Source: theregister.com
Published on May 23, 2025
Updated on May 23, 2025

AI vs Freelance Coders: Who Wins?
AI models are making strides in real-world coding tasks, but freelance coders still hold the edge in reliability and accuracy. A recent study by researchers at PeopleTec compared AI models and human coders in a series of programming challenges, shedding light on the strengths and limitations of AI in the freelance coding industry.

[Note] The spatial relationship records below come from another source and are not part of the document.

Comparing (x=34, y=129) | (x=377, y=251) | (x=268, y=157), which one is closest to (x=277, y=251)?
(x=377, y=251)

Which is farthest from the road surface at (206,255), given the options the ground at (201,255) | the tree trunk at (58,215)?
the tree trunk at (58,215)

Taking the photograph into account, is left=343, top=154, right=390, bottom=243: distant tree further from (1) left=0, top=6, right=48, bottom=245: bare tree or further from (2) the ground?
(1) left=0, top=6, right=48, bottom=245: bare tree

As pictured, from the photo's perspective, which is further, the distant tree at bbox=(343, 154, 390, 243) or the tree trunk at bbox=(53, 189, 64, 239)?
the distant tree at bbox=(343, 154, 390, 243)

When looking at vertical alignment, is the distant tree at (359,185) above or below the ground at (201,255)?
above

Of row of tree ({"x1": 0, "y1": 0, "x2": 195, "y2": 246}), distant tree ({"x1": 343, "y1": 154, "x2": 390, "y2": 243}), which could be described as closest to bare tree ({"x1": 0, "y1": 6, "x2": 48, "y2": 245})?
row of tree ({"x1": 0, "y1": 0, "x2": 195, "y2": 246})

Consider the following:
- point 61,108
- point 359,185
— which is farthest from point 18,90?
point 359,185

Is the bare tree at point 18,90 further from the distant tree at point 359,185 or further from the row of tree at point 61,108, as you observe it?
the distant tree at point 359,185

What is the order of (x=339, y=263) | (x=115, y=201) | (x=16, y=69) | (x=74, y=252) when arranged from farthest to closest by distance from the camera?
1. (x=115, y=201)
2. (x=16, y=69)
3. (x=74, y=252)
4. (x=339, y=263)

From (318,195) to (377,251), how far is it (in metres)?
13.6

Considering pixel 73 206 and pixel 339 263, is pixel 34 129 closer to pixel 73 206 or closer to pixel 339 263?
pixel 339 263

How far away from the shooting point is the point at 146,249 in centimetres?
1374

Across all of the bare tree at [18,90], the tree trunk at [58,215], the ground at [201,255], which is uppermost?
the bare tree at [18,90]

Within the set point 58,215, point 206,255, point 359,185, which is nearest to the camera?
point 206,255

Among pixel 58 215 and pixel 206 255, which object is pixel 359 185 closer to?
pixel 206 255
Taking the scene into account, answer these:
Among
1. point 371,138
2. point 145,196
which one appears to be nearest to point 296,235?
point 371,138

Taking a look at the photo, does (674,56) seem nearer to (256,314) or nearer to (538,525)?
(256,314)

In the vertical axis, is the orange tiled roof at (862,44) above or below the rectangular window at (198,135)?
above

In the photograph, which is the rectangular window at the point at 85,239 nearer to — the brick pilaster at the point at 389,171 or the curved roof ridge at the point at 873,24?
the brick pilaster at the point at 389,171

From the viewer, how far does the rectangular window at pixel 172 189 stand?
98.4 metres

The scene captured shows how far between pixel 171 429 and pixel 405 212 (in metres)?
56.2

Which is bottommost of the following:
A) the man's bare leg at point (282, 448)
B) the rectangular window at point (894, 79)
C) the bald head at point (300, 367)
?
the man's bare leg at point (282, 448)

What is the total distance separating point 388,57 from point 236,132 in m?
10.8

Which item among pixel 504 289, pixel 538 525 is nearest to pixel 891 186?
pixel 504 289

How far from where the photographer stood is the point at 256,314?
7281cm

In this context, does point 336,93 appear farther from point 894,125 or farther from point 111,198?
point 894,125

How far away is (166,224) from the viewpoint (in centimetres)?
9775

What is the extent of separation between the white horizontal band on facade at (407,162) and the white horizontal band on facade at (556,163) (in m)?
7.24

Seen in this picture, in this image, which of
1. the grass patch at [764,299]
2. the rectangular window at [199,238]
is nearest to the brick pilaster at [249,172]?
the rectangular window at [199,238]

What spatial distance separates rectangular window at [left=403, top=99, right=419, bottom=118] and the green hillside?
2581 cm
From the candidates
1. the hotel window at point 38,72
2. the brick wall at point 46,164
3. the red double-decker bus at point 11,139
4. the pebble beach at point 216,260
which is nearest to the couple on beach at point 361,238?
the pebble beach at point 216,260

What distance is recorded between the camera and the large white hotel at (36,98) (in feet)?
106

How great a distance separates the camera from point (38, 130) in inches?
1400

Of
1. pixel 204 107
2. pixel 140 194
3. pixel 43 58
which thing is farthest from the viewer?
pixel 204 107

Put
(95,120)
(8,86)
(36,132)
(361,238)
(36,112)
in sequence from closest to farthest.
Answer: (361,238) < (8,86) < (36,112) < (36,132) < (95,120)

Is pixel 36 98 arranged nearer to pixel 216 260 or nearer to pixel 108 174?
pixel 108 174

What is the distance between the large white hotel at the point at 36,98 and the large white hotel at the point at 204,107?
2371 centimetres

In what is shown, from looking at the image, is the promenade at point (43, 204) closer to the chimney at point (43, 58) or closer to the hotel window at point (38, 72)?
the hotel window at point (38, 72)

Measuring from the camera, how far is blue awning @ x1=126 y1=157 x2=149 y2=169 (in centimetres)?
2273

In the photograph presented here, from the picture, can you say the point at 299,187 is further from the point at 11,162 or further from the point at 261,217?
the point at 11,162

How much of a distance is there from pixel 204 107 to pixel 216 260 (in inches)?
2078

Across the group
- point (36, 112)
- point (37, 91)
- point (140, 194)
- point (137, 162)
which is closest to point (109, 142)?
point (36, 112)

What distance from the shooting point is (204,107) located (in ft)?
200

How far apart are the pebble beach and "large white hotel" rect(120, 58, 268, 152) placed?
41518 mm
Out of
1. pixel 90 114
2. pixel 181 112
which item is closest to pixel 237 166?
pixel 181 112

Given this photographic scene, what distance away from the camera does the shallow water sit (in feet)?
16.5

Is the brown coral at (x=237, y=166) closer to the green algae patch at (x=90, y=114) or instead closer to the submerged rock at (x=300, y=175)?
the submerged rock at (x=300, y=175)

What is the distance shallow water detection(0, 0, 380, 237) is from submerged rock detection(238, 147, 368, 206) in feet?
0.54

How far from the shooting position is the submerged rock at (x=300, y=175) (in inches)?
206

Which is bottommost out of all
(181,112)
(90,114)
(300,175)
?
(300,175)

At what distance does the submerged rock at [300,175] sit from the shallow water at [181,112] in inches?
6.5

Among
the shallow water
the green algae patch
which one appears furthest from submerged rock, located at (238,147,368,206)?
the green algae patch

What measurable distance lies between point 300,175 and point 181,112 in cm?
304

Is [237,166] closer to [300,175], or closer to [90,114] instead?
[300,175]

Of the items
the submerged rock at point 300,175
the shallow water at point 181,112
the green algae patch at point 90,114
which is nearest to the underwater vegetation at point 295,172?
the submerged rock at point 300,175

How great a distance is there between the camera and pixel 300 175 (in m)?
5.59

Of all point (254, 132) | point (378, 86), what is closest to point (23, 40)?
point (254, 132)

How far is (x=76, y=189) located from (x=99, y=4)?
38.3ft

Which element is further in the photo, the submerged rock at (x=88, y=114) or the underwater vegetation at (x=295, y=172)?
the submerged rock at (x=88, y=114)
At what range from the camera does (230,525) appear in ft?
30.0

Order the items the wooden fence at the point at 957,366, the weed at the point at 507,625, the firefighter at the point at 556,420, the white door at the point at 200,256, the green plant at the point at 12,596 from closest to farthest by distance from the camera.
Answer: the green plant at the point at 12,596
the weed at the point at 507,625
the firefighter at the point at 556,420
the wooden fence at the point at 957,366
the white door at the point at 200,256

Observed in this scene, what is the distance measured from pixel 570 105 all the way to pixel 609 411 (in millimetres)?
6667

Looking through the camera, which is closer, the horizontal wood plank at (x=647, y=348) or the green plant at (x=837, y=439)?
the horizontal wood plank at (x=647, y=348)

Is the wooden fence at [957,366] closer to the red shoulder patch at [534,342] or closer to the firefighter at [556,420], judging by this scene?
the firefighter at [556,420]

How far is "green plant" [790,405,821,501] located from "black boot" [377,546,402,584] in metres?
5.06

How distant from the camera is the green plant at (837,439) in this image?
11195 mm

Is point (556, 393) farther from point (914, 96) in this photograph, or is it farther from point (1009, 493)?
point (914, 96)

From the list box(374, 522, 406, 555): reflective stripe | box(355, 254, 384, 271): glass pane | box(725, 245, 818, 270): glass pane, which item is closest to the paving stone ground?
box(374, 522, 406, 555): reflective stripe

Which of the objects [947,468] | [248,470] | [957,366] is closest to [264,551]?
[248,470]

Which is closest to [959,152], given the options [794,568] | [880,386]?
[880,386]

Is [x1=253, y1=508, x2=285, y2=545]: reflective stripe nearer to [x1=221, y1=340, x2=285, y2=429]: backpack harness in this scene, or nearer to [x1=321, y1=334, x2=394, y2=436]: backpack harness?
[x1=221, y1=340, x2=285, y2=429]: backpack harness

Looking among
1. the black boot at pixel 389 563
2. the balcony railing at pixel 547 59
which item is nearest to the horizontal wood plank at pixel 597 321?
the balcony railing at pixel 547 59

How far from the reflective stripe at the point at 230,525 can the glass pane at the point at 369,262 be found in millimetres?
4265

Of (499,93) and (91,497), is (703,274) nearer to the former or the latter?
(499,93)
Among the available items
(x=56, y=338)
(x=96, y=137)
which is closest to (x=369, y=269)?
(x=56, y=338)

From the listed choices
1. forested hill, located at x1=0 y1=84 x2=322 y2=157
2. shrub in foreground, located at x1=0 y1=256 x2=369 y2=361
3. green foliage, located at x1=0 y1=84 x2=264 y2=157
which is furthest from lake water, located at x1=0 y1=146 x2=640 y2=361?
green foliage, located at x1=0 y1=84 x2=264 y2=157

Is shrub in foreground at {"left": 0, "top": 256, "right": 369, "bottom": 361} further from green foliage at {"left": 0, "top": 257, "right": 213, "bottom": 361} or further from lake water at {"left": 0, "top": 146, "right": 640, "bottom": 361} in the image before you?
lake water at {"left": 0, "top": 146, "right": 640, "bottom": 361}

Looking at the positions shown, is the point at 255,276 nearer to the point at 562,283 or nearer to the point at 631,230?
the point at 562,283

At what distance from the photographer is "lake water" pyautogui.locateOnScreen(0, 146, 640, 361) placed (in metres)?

The study, titled "Can AI Freelancers Compete? Benchmarking Earnings, Reliability, and Task Success at Scale," evaluated four AI models—Claude 3.5 Haiku, GPT-4o-mini, Qwen 2.5, and Mistral—against a dataset of 1,115 coding tasks sourced from Freelancer.com. The tasks, valued at an average of $306 each, covered a range of programming and data analysis challenges.
AI Model Performance
The AI models were tested on their ability to complete the tasks accurately and efficiently. Claude 3.5 Haiku emerged as the top performer, solving 877 tasks with an accuracy rate of 78.7%. GPT-4o-mini followed closely, solving 862 tasks with a 77.3% success rate. Qwen 2.5 and Mistral trailed behind, solving 764 and 474 tasks, respectively.
"Claude 3.5 Haiku narrowly outperformed GPT-4o-mini, both in accuracy and in dollar earnings," the researchers noted. However, none of the models matched the estimated 95% success rate of human software engineers.
SWE-Lancer Benchmark
The study was partly inspired by OpenAI's SWE-Lancer benchmark, which accumulated over $1 million worth of software tasks. The PeopleTec researchers aimed to create a more universal benchmark by evaluating the AI models on a broader range of tasks.
In the OpenAI benchmark, the AI models struggled with more complex problems. For instance, Claude 3.5 Sonnet earned only $208,050 on the SWE-Lancer Diamond set, resolving just 26.2% of issues. This highlights the current limitations of AI in handling high-difficulty coding tasks.
AI Assisting Freelancers
While AI models are not yet capable of replacing freelance coders, they are increasingly being used to assist with tasks. David Noever, chief scientist at PeopleTec, noted that AI models are already helping with generating job requirements, answering queries, and scoring responses.
"AI models are being integrated into the freelance workflow, from generating requirements to evaluating solutions," Noever said. He predicts that full automation of these tasks may be achievable within months, though human oversight will remain essential.
Open Source Model Limitations
The study also revealed that open source AI models, such as Qwen 2.5 and Mistral, tend to underperform compared to commercial models like Claude and GPT-4o-mini. This disparity is particularly noticeable at parameter sizes of 30 billion or more, suggesting that advanced infrastructure may be required to optimize AI performance.
Despite these limitations, the findings underscore the potential of AI in the coding industry. As AI models continue to improve, they could significantly transform the freelance coding landscape, offering both opportunities and challenges for human coders.